CVE-2026-24061 CRITICAL telnetd security bug

irvinewade · January 23, 2026, 10:39am

CVE: https://www.cve.org/CVERecord?id=CVE-2026-24061

You really ought not be exposing telnetd on the internet but you never know. For sure, it is used internally in some corporate networks.

Christal · January 27, 2026, 9:37pm

Telnet is old. No one use it.. we have ssh.

irvinewade · January 27, 2026, 10:17pm

True.

This is false.

There are reports of active exploitation in the wild of this vulnerability. So this CVE must therefore be relevant. Someone is using it.

There are two related questions though:

Does anyone use it?
Does anyone use it exposed to the internet?

I absolutely guarantee you that the answer to the first question is “yes”.

There is another possible scenario though i.e. that telnet is installed and exposed but not in use (classic poor security practice) and so the only party using telnet is the intruder. (This kind of thing can happen when telnet gets installed for some temporary purpose but then noone remembers to deinstall it afterwards.)

So it doesn’t hurt to check all your computers to make sure that telnetd is not running or better still that it is not even installed.

Technically you can use telnet over SSL (or a range of other secure protocols to layer on or even secure extensions for telnet itself). So telnet is not necessarily insecure.

For sure, for ad hoc connection to a remote shell, SSH is vastly preferred over telnet in actual deployment.

SSH also offers additional functionality that telnet does not (e.g. port forwarding in either direction, X11 forwarding, SFTP). But then all that additional functionality is itself a potential security risk.

For what it’s worth, SSH has its own potential vulnerabilities with environment variables if you tinker with the configuration in unwise ways i.e. the default out-of-the-box sshd configuration should be fine.

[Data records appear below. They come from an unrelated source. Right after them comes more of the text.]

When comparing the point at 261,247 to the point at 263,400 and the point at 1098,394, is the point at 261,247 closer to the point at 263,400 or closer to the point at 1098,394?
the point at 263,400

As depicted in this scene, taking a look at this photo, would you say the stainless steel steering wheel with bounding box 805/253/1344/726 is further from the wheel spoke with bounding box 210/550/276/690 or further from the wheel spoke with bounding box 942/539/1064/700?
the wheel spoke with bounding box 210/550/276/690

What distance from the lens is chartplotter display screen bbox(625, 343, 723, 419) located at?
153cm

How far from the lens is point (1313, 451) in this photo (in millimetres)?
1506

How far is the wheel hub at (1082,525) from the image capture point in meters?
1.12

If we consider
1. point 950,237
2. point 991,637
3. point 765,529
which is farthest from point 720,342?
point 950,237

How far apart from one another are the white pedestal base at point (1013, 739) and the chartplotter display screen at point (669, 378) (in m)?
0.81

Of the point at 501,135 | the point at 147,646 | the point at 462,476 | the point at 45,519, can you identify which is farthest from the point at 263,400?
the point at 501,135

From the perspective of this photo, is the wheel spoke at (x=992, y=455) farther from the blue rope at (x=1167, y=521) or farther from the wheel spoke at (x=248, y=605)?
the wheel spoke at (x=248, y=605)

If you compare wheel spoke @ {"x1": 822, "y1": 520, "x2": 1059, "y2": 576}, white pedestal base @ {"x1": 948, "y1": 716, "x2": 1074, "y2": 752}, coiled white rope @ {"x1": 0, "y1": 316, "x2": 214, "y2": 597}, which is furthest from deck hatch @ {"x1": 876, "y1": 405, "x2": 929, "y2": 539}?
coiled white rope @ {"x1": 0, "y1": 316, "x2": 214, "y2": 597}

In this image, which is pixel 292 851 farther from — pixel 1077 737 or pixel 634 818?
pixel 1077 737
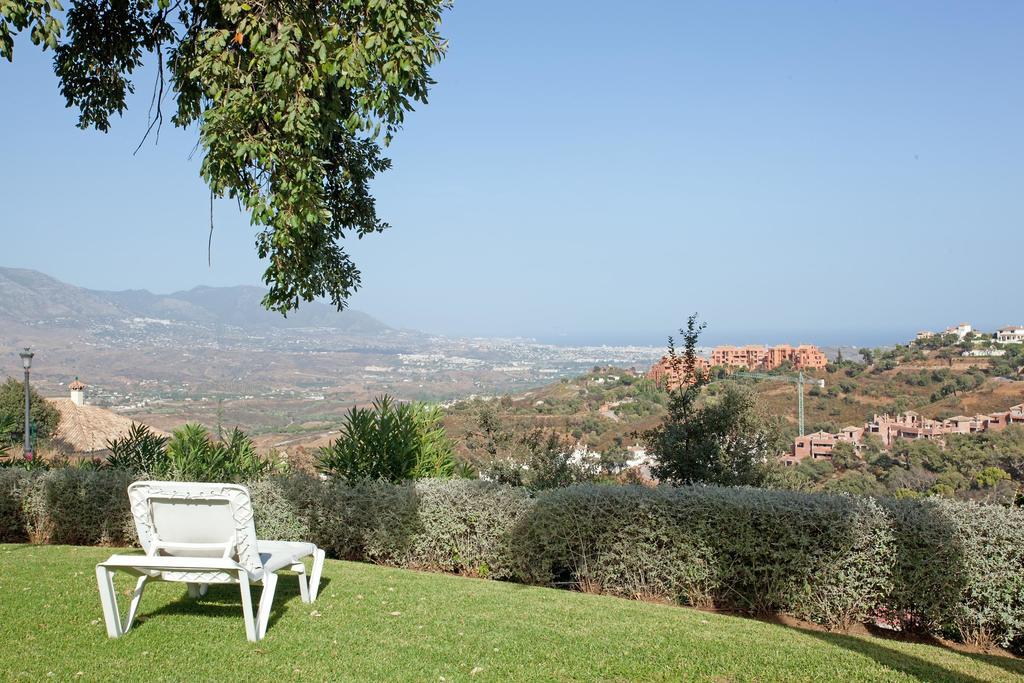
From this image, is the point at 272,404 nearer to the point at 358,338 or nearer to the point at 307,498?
the point at 307,498

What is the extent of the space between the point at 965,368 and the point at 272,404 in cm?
2729

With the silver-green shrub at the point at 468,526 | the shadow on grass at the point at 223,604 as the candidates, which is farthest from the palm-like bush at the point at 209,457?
the shadow on grass at the point at 223,604

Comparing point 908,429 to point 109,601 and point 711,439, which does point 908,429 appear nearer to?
point 711,439

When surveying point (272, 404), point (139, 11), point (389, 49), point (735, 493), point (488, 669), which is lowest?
point (272, 404)

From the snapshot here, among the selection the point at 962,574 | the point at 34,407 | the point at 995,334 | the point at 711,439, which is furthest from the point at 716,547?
the point at 995,334

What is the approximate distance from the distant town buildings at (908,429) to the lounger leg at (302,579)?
42.1 feet

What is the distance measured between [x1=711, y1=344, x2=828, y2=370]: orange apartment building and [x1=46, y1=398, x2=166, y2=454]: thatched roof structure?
18.8 m

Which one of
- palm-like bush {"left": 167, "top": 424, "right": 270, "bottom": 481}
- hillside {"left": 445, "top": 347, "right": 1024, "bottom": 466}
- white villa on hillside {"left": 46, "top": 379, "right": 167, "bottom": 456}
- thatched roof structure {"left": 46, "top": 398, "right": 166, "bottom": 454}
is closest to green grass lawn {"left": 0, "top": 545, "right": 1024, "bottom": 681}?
palm-like bush {"left": 167, "top": 424, "right": 270, "bottom": 481}

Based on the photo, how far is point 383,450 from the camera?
914cm

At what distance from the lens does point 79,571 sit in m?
6.35

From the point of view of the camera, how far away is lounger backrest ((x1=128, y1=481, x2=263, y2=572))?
4.53 m

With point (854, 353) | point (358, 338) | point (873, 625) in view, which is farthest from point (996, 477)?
point (358, 338)

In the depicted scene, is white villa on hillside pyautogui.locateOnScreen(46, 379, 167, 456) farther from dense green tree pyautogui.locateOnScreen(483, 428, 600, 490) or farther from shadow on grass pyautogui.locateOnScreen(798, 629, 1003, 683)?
shadow on grass pyautogui.locateOnScreen(798, 629, 1003, 683)

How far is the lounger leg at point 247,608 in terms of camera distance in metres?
4.49
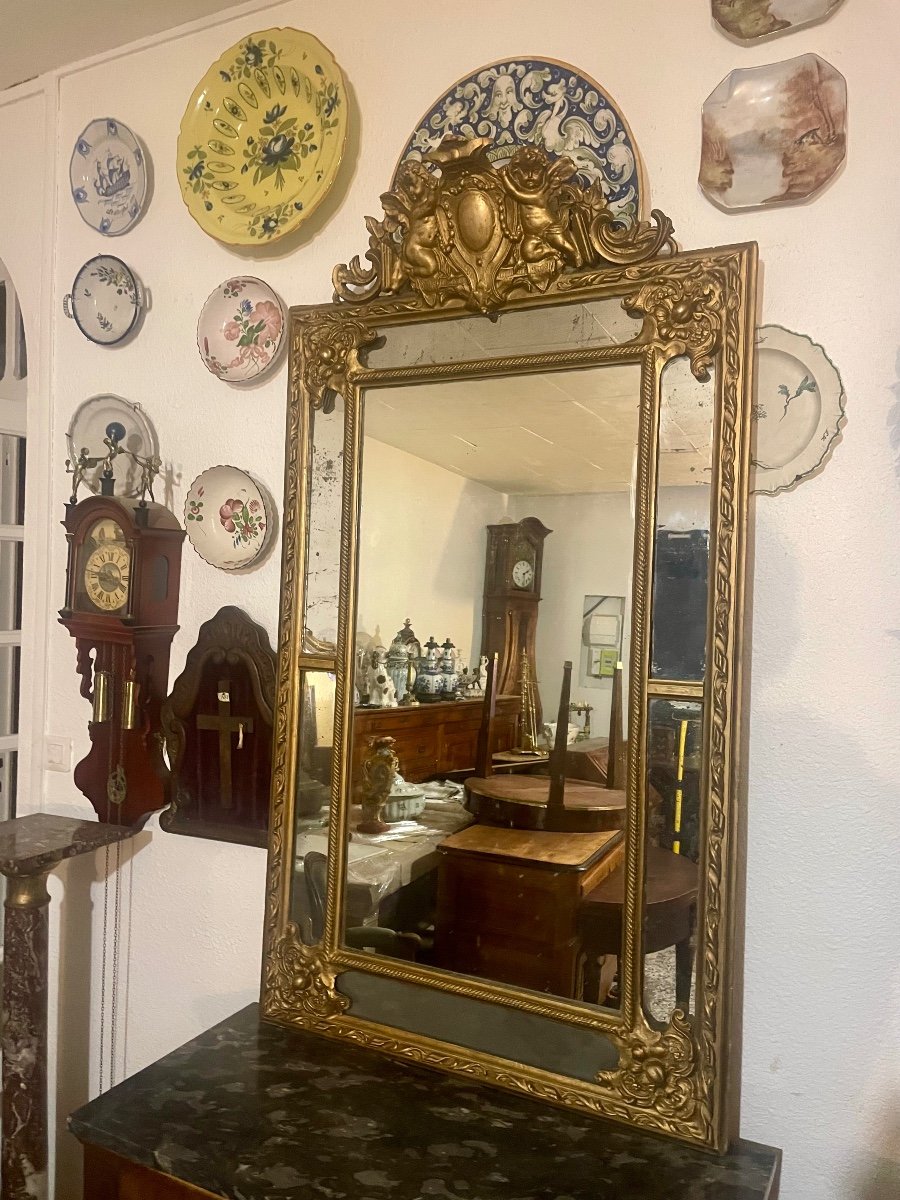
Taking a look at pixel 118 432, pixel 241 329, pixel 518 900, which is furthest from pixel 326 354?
pixel 518 900

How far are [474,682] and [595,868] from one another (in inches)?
13.6

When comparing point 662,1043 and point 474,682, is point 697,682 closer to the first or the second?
point 474,682

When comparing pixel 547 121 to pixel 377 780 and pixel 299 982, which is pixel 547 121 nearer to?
pixel 377 780

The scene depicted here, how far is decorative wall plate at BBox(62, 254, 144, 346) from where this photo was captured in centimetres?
190

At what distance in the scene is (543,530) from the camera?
141cm

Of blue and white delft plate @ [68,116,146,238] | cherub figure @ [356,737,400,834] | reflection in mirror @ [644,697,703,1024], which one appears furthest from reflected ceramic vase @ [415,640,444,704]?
blue and white delft plate @ [68,116,146,238]

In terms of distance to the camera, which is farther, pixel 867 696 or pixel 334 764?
pixel 334 764

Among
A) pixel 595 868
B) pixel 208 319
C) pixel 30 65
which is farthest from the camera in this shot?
pixel 30 65

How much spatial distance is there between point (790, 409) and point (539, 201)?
Result: 1.69 ft

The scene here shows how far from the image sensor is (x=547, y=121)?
58.1 inches

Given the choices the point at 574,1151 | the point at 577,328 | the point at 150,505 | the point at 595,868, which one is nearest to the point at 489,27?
the point at 577,328

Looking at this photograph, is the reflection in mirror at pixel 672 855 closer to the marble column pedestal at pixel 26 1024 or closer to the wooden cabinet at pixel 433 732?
the wooden cabinet at pixel 433 732

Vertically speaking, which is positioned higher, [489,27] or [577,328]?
[489,27]

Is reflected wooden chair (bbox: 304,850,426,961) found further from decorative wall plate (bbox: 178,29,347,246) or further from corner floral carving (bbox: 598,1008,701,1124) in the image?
decorative wall plate (bbox: 178,29,347,246)
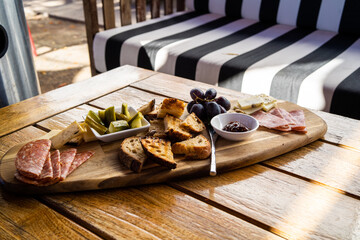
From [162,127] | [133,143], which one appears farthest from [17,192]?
[162,127]

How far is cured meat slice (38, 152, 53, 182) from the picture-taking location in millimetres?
826

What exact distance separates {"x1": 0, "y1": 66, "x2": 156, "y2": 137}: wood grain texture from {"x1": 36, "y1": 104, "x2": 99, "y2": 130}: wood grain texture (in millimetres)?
30

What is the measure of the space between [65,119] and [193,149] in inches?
21.4

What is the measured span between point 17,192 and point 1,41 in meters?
1.04

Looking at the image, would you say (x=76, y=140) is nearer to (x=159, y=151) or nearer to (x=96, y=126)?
(x=96, y=126)

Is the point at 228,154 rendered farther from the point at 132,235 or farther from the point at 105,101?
the point at 105,101

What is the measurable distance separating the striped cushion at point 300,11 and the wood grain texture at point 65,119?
6.10 ft

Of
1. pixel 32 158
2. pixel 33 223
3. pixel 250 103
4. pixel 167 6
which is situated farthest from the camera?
pixel 167 6

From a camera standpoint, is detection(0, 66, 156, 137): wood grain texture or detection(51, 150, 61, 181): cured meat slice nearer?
detection(51, 150, 61, 181): cured meat slice

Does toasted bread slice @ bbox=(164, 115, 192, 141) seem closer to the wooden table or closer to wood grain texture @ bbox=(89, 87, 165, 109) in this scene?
the wooden table

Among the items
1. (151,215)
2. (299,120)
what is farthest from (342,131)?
(151,215)

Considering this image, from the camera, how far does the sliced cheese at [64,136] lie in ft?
3.21

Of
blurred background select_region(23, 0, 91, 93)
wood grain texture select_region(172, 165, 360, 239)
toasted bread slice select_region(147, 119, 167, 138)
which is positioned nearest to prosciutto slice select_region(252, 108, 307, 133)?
wood grain texture select_region(172, 165, 360, 239)

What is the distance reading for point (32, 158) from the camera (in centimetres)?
87
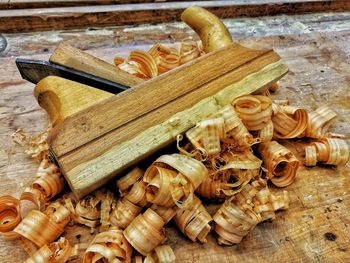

Christal · January 30, 2026, 10:30pm

You are right. But using telnet over ssh … you know its like using udp over tcp.

irvinewade · January 31, 2026, 3:06am

There have been times when I’ve basically been forced to do that e.g. some older embedded device that supports telnet but not SSH, but you still want to make the connection secure against interception of traffic. So let the device use telnet but then port forward telnet over SSH.

Edit: PS It would be my understanding that even if you run telnet over SSH, you will still be vulnerable to this CVE if you are vulnerable to it at all.

Christal · January 31, 2026, 11:51pm

irvinewade,

i am kind of a noob with a high iq, i use computers and internet and have some deeper impressions but no deep experience on computers or actual networks. What i know is that humans do some stuff - especially not update software or deactivate old services if they should.

“udp over tcp” was hint for virtualization or vpn using. Some one use telnet for sure. But those who do, have fix it. And those who do not known should deactivate or firewall it - for more than a decade. I tried to made a joke, because i am a Noob.

A.I. will collect the unsafe not well configured systems and catch them all - for sure. Sometimes with Zero day exploits. So have backups and take care and have iron Firewall rules… vpn is not helping, its a blind spot!